On Expectancy vs. Expectation (page 205 - 206)

Using the example of friendship, we realize that there is an expectancy within the relationship. When we are together with our friend, we expect to talk and laugh and enjoy being together. That expectancy has no concrete definition because it is alive and dynamic. It is unique to us and our relationship. But what happens when we change “expectancy” to “expectation”? Now, law is introduced into the equation. You are expected to meet certain concrete standards. The living relationship dynamics change to rules and requirements and now there are attendant responsibilities to being a friend.
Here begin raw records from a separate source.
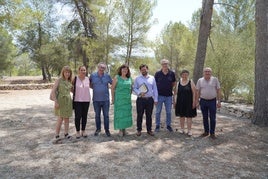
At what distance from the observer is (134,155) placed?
16.1 ft

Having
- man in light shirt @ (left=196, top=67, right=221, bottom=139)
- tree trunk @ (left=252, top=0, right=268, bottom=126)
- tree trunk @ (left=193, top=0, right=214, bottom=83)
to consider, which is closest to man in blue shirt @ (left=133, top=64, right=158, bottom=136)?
man in light shirt @ (left=196, top=67, right=221, bottom=139)

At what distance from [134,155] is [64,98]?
1.84 meters

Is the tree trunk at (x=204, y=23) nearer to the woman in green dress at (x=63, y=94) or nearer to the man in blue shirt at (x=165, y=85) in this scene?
the man in blue shirt at (x=165, y=85)

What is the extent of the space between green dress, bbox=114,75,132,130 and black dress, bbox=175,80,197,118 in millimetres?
1139

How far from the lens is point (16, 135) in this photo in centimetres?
639

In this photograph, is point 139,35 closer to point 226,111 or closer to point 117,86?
point 226,111

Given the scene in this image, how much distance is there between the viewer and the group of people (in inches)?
224

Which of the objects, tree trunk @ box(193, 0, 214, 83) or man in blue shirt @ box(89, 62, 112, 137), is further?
tree trunk @ box(193, 0, 214, 83)

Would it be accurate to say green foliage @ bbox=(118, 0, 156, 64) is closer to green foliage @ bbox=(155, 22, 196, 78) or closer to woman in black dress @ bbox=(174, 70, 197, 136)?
green foliage @ bbox=(155, 22, 196, 78)

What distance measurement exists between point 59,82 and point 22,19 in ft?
44.8

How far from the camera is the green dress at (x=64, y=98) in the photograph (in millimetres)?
5609

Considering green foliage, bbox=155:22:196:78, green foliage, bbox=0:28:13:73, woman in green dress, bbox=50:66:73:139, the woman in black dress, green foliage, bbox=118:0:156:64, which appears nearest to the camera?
woman in green dress, bbox=50:66:73:139

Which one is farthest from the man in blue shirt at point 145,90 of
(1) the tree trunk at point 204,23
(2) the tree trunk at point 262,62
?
(1) the tree trunk at point 204,23

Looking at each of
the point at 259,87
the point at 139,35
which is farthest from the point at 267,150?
the point at 139,35
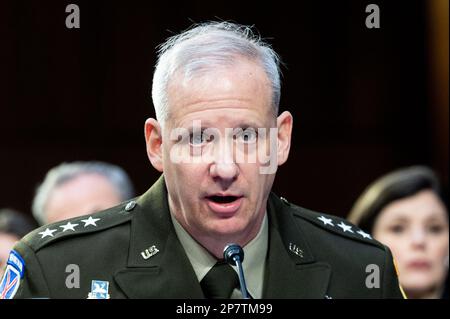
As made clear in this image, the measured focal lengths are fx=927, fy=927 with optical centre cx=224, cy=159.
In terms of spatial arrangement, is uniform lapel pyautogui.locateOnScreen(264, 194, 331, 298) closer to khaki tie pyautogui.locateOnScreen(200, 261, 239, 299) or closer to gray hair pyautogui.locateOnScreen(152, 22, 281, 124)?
khaki tie pyautogui.locateOnScreen(200, 261, 239, 299)

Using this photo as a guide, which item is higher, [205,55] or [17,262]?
[205,55]

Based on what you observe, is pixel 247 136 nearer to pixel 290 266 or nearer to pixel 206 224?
pixel 206 224

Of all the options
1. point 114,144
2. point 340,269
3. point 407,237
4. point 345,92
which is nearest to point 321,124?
point 345,92

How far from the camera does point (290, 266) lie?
8.45 ft

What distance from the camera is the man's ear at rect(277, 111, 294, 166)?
8.53 ft

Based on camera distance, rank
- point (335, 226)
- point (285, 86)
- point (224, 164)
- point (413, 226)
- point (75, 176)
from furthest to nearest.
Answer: point (285, 86)
point (75, 176)
point (413, 226)
point (335, 226)
point (224, 164)

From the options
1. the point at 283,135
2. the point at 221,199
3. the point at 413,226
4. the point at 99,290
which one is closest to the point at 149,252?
the point at 99,290

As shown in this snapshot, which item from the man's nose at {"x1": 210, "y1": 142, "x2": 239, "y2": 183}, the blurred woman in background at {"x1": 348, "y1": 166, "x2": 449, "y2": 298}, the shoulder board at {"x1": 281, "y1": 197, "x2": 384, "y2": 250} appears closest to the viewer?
the man's nose at {"x1": 210, "y1": 142, "x2": 239, "y2": 183}

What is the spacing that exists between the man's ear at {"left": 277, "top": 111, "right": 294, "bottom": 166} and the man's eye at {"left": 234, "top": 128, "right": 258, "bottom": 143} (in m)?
0.18

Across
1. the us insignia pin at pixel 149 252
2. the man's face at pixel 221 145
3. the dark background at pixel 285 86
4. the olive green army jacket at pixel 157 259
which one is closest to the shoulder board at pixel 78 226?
the olive green army jacket at pixel 157 259

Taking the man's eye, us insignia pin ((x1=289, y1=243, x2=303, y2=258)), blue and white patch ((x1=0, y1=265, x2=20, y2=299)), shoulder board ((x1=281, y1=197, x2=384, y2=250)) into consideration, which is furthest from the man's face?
blue and white patch ((x1=0, y1=265, x2=20, y2=299))

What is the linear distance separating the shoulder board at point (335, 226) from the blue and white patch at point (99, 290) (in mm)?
647

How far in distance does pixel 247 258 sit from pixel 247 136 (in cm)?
39

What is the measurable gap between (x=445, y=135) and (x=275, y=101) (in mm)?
3576
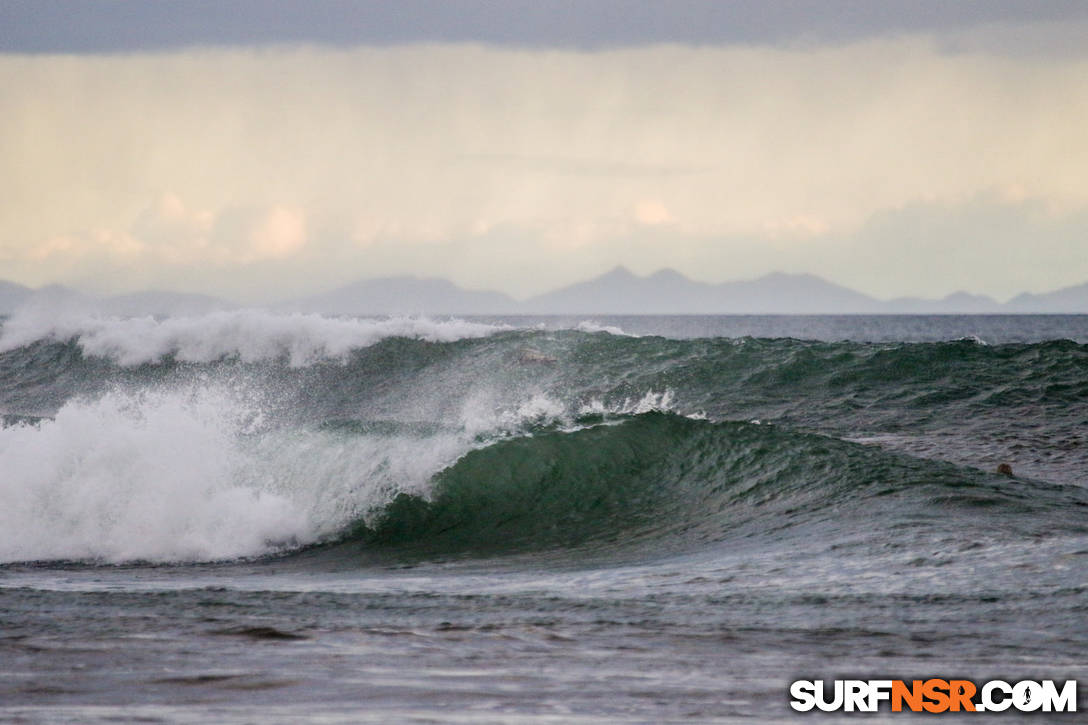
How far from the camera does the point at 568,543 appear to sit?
1234 centimetres

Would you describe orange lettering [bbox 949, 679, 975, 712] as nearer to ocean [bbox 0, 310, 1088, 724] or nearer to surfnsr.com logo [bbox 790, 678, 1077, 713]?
surfnsr.com logo [bbox 790, 678, 1077, 713]

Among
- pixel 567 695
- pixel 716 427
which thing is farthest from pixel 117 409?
pixel 567 695

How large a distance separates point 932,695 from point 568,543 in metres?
7.06

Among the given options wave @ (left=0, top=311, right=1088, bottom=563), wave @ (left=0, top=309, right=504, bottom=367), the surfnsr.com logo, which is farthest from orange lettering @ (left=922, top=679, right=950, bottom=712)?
wave @ (left=0, top=309, right=504, bottom=367)

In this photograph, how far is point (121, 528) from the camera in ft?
40.8

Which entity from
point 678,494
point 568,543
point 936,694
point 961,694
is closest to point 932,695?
point 936,694

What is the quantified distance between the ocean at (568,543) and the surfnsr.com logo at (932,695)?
0.11 m

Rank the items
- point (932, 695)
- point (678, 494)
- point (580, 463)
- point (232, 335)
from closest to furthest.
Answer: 1. point (932, 695)
2. point (678, 494)
3. point (580, 463)
4. point (232, 335)

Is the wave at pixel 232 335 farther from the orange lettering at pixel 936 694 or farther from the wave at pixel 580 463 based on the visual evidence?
the orange lettering at pixel 936 694

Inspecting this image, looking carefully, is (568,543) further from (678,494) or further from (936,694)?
(936,694)

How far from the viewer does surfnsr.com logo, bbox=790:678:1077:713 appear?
530cm

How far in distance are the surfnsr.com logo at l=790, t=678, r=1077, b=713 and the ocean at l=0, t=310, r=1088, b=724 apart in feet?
0.37

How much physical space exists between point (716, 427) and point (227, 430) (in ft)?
21.1

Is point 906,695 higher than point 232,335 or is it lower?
lower
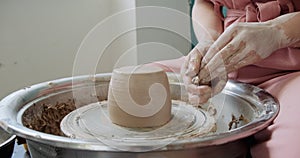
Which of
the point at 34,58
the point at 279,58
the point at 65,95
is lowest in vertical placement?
the point at 34,58

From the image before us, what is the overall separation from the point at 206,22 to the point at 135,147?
22.0 inches

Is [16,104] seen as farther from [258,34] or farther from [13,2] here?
[13,2]

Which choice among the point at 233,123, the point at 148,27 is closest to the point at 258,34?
the point at 233,123

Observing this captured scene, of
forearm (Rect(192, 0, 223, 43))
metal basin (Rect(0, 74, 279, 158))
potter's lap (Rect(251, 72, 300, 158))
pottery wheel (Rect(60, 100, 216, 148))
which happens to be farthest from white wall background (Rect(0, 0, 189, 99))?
potter's lap (Rect(251, 72, 300, 158))

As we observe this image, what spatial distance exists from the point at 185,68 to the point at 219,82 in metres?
0.09

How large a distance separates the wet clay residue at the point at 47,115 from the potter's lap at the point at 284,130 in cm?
43

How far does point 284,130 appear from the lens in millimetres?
603

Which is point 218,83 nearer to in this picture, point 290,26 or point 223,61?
point 223,61

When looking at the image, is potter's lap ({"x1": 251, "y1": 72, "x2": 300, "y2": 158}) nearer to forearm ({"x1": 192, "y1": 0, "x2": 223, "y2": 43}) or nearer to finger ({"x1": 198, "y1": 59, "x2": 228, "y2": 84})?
finger ({"x1": 198, "y1": 59, "x2": 228, "y2": 84})

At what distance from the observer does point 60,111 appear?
916 millimetres

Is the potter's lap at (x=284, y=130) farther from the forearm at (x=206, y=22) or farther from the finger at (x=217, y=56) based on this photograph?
the forearm at (x=206, y=22)

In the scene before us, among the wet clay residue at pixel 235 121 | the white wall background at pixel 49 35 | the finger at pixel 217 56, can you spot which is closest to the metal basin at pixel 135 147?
the wet clay residue at pixel 235 121

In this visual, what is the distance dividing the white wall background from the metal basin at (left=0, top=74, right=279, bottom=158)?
74 cm

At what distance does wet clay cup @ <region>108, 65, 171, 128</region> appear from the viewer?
28.8 inches
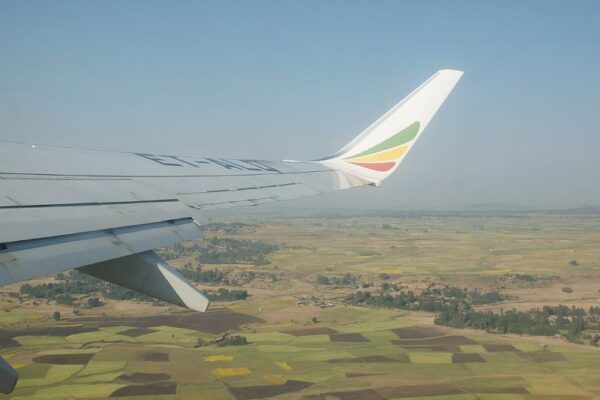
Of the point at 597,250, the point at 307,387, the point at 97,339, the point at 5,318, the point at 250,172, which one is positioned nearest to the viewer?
the point at 250,172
“Responsibilities and expectations are the basis of guilt and shame and judgment…” That produces the framework for performance based living. We find our identity and value in how we perform. The feeling of not living up to someone’s expectations is an awful feeling. Expectations are a means of attempting to control behavior to get a desired outcome. When you know the future and the outcome, as God does, there is no need for expectations or the control. God can have no expectations beyond what he already knows and he knows everything about us.
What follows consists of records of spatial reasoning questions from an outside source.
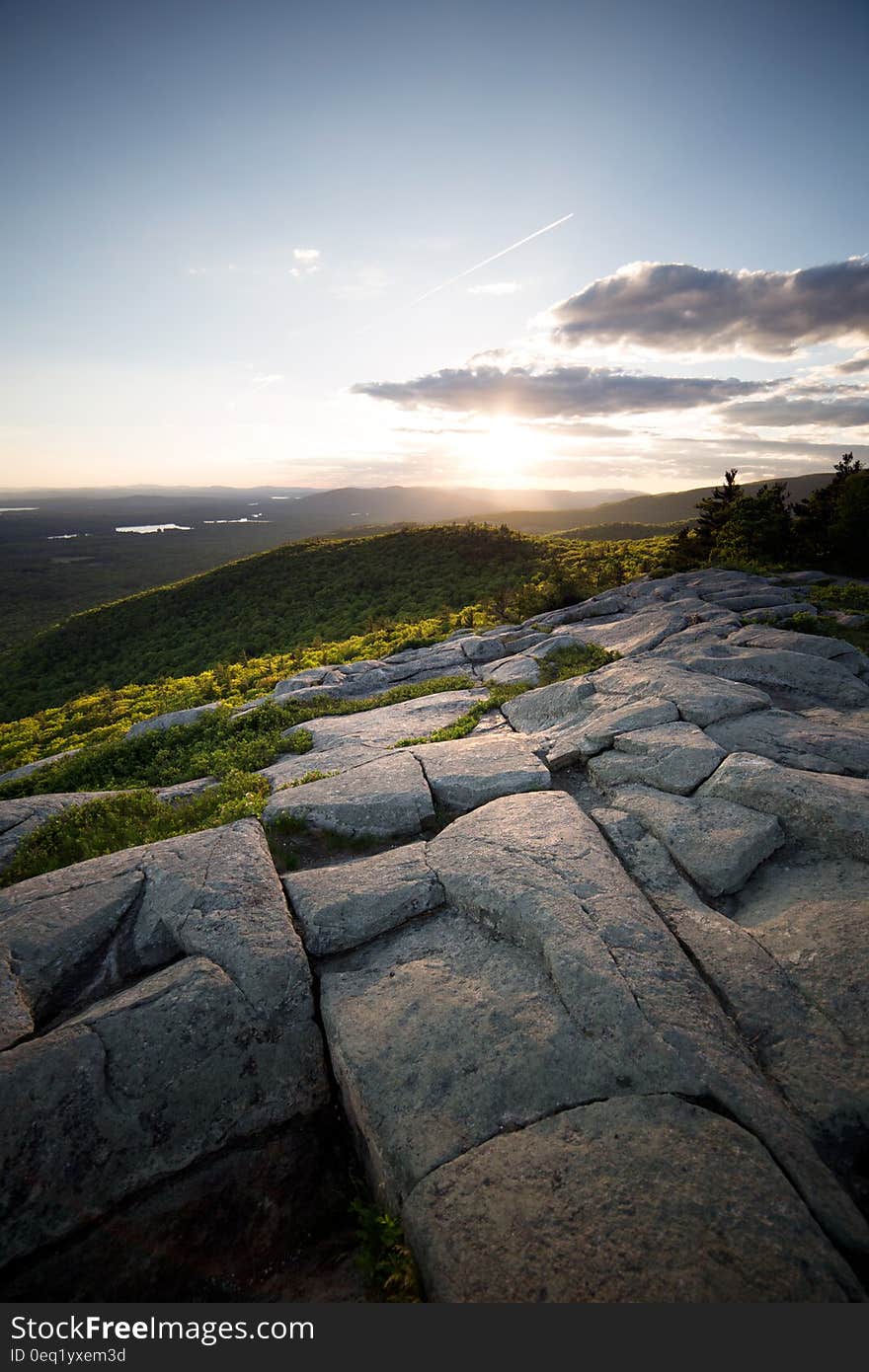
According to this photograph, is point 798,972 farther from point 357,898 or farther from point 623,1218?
point 357,898

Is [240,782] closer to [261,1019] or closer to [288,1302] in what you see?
[261,1019]

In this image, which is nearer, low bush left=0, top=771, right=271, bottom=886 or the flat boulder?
low bush left=0, top=771, right=271, bottom=886

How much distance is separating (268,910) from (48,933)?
269 cm

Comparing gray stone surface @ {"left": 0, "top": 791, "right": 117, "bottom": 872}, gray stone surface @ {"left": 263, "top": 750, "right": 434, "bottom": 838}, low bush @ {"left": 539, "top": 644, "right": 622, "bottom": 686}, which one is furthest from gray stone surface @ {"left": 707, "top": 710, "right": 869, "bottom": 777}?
gray stone surface @ {"left": 0, "top": 791, "right": 117, "bottom": 872}

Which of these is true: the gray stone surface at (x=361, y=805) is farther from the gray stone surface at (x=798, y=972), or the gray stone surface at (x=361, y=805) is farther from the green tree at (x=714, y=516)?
the green tree at (x=714, y=516)

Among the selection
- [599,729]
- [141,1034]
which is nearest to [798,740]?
[599,729]

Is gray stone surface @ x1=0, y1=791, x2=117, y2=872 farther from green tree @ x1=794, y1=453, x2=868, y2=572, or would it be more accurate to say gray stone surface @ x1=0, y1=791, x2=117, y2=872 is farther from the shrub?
green tree @ x1=794, y1=453, x2=868, y2=572

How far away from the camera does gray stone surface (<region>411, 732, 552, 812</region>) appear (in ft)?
30.7

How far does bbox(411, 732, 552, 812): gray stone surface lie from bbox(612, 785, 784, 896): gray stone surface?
6.00 feet

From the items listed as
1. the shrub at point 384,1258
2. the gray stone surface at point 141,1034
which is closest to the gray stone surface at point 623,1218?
the shrub at point 384,1258

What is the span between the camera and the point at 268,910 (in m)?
6.77

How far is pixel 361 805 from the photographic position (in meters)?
9.10

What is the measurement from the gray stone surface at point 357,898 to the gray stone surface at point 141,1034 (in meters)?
0.31

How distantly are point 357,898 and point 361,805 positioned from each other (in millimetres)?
2243
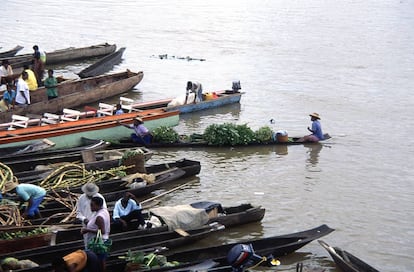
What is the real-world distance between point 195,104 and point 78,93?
365 cm

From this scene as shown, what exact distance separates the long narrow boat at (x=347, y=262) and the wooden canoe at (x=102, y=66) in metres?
15.3

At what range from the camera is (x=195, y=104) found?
2027 cm

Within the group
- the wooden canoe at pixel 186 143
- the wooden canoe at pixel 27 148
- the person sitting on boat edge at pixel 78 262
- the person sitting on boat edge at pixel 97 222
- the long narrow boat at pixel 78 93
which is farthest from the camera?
the long narrow boat at pixel 78 93

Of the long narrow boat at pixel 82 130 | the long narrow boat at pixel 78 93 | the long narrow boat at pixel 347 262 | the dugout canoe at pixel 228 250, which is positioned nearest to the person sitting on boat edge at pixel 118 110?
the long narrow boat at pixel 82 130

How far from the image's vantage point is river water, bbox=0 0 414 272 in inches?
537

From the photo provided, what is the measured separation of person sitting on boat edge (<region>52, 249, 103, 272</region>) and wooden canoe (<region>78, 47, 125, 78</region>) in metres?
16.5

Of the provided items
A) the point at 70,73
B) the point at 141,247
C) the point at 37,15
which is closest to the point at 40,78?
the point at 70,73

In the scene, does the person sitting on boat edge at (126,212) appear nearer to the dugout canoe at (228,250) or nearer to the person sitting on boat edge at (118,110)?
the dugout canoe at (228,250)

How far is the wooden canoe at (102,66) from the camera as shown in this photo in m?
24.2

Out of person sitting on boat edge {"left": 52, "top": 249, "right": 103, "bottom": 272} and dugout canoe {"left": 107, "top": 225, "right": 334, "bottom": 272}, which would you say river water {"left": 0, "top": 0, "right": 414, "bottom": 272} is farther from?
person sitting on boat edge {"left": 52, "top": 249, "right": 103, "bottom": 272}

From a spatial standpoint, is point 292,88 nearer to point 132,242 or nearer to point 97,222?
point 132,242

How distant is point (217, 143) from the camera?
17.2 m

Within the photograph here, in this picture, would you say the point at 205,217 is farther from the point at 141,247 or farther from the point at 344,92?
the point at 344,92

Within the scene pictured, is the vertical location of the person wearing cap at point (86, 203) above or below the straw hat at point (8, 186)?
above
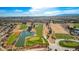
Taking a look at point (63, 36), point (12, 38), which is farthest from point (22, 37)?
point (63, 36)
We live in fear when we live in expectations and responsibilities. Are we good enough to measure up? The answer is always, “no, we are not good enough.” That kind of living also negates trusting God.

On Forgiveness (page 224 – 227)

“Forgiveness is not about forgetting. It is about letting go of another person’s throat.”

“Forgiveness is first for you, the forgiver…to release you from something that will eat you alive; that will destroy your joy and your ability to love full and openly.” Why do we think that those who hurt us cares about the pain and torment we have gone through? If anything, it feeds the evil within them to know how they continue to hurt us.

“Forgiveness does not create a relationship. Unless people speak the truth about what they have done and change their mind and behavior, a relationship of trust is not possible.” Forgiving someone releases them from judgment, but without true change there can be no relationship.

Forgiveness does not mean we have to pretend their hurtful behavior never happened. Eventually we can love them in spite of it. Reconciliation can only happen when they acknowledge the truth, confess and change their behavior. Then you will find because you have already forgiven them there can be a miracle of reconciliation in your heart based on trust. (I would call this the graduate school level of forgiveness.)

How about feeling angry? Can you still be angry after having forgiven them? Certainly you can. What the person did was wrong and hurt people, maybe many people. Anger is the right response to an action that is so wrong. Not letting the anger prevent us from forgiving is the key, however. That is when you remove your hands from around their neck.